Personally I wouldn't own a type III ladder! they tend to get real wobbly as they age.
Does anyone even make a type III 40' ladder?


----------



## Deaknh (Mar 24, 2018)

I don't think so.


----------



## ron45 (Feb 25, 2014)




----------



## Malt-N-Hop (8 mo ago)

I have a Werner 1540-2 Type IA40' that is 90# on the ground and seems like 180# once in the air. I made a modification to the ladder guides to let me use the ladder single handed. With the mod, the two segments are raised individually and then the upper segment is joined to the lower segment.

Modification - The lower ladder has a set of guides at the top, the upper ladder has a set at the very bottom and ~3' from the bottom. I removed the two aluminum rivets from the right-side guide that is 3' from the bottom of the upper ladder and replaced them with aluminum bolts with wing nuts.

Use - Remove the modified guide from the upper ladder. Raise the lower ladder and prop securely against the wall. Lift the lower ladder and rotate the feet up and toward the wall, lower the lower ladder. Raise the upper ladder, position the upper ladder top rails just into the lower ladder guides. Bring the bottoms of both ladders together with the upper ladder bottom a tad to the left. When the rails meet, slide the upper ladder to the right, aligning the rails and engaging the 3' left side upper guide. Raise the upper ladder, engaging the upper ladder bottom guides on to the lower ladder rails, until the rung locks catch a rung. Replace the modified guide on the upper ladder rail and lower the feet to required position.

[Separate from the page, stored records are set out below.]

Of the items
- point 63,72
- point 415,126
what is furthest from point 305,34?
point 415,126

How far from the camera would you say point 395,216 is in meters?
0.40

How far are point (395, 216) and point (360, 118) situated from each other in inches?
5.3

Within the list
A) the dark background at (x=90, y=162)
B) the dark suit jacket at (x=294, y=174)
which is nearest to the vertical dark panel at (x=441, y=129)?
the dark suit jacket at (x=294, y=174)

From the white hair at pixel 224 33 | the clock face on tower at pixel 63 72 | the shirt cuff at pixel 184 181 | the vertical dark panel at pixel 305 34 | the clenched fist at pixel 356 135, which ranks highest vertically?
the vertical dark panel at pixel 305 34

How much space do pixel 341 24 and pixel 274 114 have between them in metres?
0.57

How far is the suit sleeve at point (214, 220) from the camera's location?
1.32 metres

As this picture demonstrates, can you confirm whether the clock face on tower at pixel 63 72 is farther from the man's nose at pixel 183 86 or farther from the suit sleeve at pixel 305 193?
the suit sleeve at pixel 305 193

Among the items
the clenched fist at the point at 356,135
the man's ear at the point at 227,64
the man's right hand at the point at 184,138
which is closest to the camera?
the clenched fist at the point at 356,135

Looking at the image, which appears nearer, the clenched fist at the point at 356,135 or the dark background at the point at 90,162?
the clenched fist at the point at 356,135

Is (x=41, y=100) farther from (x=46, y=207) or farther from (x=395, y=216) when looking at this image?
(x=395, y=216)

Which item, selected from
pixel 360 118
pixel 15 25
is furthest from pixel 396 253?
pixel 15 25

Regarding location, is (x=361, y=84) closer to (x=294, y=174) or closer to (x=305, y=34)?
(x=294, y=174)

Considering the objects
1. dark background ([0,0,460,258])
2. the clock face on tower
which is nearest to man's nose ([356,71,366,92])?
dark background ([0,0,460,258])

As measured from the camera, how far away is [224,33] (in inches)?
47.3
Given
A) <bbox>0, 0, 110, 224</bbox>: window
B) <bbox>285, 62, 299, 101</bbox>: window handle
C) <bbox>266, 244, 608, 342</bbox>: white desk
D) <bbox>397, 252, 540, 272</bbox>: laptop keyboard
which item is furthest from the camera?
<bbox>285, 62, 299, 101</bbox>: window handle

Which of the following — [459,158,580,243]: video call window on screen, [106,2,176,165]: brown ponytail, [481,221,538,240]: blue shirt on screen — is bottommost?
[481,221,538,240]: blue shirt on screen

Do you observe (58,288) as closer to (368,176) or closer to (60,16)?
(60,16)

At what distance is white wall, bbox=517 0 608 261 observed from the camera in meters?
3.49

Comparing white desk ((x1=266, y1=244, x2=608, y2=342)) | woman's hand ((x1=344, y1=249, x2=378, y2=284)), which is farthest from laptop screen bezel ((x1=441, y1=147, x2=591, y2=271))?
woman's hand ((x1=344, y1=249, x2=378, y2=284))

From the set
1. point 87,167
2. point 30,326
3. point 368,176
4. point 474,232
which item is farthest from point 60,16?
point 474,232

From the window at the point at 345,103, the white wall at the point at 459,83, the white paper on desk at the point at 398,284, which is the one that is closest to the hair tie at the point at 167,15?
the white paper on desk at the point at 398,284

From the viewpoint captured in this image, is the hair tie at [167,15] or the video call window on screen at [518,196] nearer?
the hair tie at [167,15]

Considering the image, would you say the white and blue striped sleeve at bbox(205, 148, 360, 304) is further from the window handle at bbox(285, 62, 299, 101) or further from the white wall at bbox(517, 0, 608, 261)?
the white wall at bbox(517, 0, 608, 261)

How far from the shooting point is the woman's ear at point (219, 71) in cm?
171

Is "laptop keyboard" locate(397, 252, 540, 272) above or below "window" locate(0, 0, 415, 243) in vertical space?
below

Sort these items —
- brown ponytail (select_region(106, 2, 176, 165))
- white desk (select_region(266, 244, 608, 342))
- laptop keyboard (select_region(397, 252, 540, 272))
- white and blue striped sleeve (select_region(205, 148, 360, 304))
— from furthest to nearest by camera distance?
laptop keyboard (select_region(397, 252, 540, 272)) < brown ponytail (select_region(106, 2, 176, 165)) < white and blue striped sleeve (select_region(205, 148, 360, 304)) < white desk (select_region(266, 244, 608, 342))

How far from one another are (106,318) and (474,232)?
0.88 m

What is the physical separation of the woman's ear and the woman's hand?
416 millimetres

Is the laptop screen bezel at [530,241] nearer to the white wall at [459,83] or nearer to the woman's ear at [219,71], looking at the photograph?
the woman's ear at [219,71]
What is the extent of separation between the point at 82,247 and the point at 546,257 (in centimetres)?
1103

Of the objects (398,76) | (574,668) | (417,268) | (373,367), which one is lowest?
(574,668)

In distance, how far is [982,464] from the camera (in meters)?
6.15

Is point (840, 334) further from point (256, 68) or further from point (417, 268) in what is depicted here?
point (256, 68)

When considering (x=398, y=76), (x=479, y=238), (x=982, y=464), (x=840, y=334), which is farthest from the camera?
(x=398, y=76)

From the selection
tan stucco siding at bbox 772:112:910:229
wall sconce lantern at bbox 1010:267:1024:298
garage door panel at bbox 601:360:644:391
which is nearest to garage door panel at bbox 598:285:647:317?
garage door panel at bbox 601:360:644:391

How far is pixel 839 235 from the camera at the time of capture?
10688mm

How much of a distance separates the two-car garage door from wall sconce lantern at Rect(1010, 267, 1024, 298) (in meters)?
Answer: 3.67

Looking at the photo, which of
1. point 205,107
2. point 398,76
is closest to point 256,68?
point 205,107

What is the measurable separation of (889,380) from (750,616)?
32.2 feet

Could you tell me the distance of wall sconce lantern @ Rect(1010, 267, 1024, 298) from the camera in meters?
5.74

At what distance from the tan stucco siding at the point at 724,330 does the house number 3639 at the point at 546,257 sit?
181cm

Hint - I use a small platform under my ladder to always have a level base (3'x1'x4" made of plywood and 2x). I put the lower ladder w/ feet raised on the forward edge while doing this. This gives lots of clearance for the upper ladder guides to engage the lower ladder. After assembled, the ladder is repositioned to the center of the platform. Use what is handy to raise the lower ladder off the ground, otherwise you'll have to lift the lower a few inches while guiding the upper to engage.

Used aluminum bolts to minimize galvanic corrosion since the ladder is in the elements year-round and there is no sheer force applied.


----------



## Old Thomas (Nov 28, 2019)

I stand up the ladder with the bottom the correct distance from the house for the height I want to use. Then I get between the ladder and the house, push the top of the ladder out to the balance point and extend it with the rope. Then rest it on the house.


----------